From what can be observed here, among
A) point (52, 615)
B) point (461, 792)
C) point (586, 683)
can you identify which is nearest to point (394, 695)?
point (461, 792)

+ + +

§ Exercise description
Copy all of the material above word for word, line by line.

§ Completed exercise
From what can be observed here, among
A) point (52, 615)
B) point (461, 792)
C) point (586, 683)
can you identify which is nearest to point (394, 695)?
point (461, 792)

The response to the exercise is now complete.